Eden: Yeah, in Estrada, the California Supreme Court addressed whether trial courts can dismiss PAGA claims if they’re too “unwieldy” and not “manageable.” The case involved a large class of employees, and the trial court decertified the class and then dismissed the PAGA claims for lack of manageability. The California Supreme Court held that trial courts do not have inherent authority to dismiss PAGA claims due to lack of manageability. And what that means is that—for PAGA cases that were filed before the recent legislative amendments—employers can no longer argue that a PAGA case should be dismissed because it’s just too complex or unmanageable. However, as I mentioned earlier, for newly filed PAGA cases, the recent amendments recognize and codify a manageability defense.

Jennifer: Thanks, Eden. Shireen – do you think that decision will change the way courts can handle PAGA cases moving forward?

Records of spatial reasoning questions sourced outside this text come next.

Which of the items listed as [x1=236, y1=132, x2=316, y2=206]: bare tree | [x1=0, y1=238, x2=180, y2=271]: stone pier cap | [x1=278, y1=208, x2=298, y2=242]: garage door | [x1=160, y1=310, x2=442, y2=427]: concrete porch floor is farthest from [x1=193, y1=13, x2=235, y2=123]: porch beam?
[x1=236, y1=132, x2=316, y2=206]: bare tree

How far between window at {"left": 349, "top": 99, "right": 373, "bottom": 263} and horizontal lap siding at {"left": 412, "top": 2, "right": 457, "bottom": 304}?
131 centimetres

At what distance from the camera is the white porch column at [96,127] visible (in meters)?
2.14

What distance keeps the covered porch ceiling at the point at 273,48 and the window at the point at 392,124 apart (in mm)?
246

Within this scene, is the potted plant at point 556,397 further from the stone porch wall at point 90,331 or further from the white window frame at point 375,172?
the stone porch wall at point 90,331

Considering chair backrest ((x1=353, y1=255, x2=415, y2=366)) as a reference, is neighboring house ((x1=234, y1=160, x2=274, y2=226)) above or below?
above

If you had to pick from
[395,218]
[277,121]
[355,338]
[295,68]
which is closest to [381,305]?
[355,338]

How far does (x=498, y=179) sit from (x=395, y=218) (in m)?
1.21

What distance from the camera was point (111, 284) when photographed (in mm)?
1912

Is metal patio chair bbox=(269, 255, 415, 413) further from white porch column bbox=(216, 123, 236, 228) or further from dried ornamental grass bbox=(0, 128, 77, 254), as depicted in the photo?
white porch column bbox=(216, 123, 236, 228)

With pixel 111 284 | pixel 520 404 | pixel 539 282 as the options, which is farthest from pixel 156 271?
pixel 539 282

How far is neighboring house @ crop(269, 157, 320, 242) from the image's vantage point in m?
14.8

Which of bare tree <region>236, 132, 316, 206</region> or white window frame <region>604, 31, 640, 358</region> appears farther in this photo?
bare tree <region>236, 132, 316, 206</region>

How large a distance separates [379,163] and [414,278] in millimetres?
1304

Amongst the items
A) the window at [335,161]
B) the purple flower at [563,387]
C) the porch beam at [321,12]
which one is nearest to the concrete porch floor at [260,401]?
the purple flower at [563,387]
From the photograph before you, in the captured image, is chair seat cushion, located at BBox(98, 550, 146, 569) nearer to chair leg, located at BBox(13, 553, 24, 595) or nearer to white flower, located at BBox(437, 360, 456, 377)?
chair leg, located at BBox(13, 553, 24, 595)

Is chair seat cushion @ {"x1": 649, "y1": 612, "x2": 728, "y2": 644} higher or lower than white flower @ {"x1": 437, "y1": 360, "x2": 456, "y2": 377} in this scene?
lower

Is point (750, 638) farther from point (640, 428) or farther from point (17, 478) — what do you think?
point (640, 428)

Shireen: Yes, definitely, I think it will, in a couple of ways that remain to be seen. The Supreme Court clarified, as Eden said, that the manageability of a case isn’t a valid reason to dismiss a PAGA claim under “old PAGA.” Unlike class action cases, pre-reform PAGA suits are not bound by the same requirements for manageability. And so, Estrada essentially removed that key defense for employers trying to get out of these unwieldy PAGA actions and makes it harder to avoid facing the full scope of PAGA claims. However, the Supreme Court emphasized the need for prudence from plaintiffs and suggested that plaintiffs need to be careful in how they represent their claims. The result is likely twofold: for pre-reform cases, there may be more scrutiny of the sufficiency of the notice itself, which is now the primary method for managing the scope of pre-reform PAGA claims. Similarly, the reforms from the legislature which explicitly include manageability may influence how courts review the intended scope of the pre-reform PAGA claims. And certainly, we anticipate that manageability will be a key tool for employers in addressing post-reform PAGA claims.

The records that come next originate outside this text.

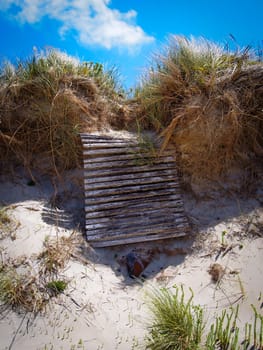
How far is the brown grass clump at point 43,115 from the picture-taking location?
5.05m

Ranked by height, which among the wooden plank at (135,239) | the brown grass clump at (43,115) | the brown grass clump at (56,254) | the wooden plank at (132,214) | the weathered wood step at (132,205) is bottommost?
the brown grass clump at (56,254)

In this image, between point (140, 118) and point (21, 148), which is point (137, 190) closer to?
point (140, 118)

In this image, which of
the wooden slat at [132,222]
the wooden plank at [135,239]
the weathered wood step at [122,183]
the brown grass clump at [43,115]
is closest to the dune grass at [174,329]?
the wooden plank at [135,239]

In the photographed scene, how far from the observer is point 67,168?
16.8ft

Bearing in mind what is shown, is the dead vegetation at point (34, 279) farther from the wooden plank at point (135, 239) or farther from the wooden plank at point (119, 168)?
the wooden plank at point (119, 168)

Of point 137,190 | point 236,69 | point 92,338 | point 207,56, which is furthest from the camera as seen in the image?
point 207,56

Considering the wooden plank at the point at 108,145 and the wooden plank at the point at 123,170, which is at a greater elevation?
the wooden plank at the point at 108,145

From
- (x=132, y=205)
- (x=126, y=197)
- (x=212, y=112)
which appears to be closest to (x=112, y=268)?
(x=132, y=205)

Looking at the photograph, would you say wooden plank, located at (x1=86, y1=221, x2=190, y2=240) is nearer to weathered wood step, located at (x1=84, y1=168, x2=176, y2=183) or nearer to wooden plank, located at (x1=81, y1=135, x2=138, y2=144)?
weathered wood step, located at (x1=84, y1=168, x2=176, y2=183)

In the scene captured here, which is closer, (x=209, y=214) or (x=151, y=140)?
(x=209, y=214)

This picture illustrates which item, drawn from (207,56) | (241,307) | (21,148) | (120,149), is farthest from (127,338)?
(207,56)

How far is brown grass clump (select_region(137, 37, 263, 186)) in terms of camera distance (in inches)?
190

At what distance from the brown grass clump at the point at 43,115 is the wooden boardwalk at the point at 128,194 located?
42 cm

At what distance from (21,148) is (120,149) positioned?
1855mm
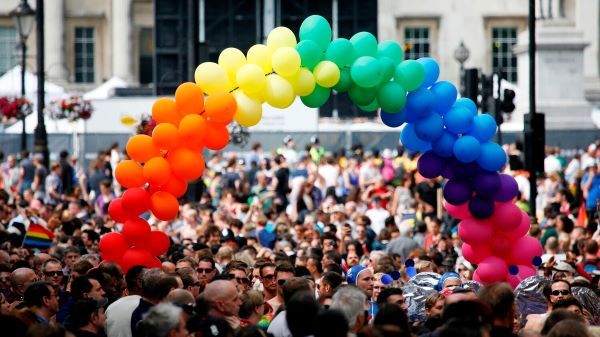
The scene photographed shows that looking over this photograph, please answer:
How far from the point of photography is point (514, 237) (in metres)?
16.8

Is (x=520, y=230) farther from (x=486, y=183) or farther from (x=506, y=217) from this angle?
(x=486, y=183)

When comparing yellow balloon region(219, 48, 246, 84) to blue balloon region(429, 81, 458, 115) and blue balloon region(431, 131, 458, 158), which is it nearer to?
blue balloon region(429, 81, 458, 115)

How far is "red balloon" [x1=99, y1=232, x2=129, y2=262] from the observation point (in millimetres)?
16391

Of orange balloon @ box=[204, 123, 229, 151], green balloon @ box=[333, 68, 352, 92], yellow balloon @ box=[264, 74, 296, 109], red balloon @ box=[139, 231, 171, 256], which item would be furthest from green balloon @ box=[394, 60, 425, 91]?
red balloon @ box=[139, 231, 171, 256]

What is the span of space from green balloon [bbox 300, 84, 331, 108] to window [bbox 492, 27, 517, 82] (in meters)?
42.8

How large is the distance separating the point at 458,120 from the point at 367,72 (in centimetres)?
109

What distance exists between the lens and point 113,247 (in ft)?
53.8

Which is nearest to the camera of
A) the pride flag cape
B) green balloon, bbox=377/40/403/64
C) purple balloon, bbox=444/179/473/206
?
green balloon, bbox=377/40/403/64

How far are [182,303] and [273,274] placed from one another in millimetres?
2621

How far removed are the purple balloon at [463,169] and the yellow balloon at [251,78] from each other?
6.94 ft

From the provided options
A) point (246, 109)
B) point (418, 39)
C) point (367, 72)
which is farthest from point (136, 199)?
point (418, 39)

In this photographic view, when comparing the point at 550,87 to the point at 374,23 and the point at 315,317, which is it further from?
the point at 315,317

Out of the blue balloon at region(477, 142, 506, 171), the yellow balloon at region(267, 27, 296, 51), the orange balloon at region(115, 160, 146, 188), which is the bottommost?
the orange balloon at region(115, 160, 146, 188)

Jennifer: Great insights into these rulings, ladies, and it seems like 2024 was a pivotal year for PAGA law in California. We will continue to track all of these important PAGA rulings and developments and share the implications with our loyal blog readers. Thanks to Shireen and Eden  for being here today, and thank you to our listeners for tuning in. Please stop by the blog for a free copy of the PAGA Review e-book.

Eden: Thank you for having me, Jen, and thank you, listeners.

Shireen: Thanks so much, everybody. See you next time.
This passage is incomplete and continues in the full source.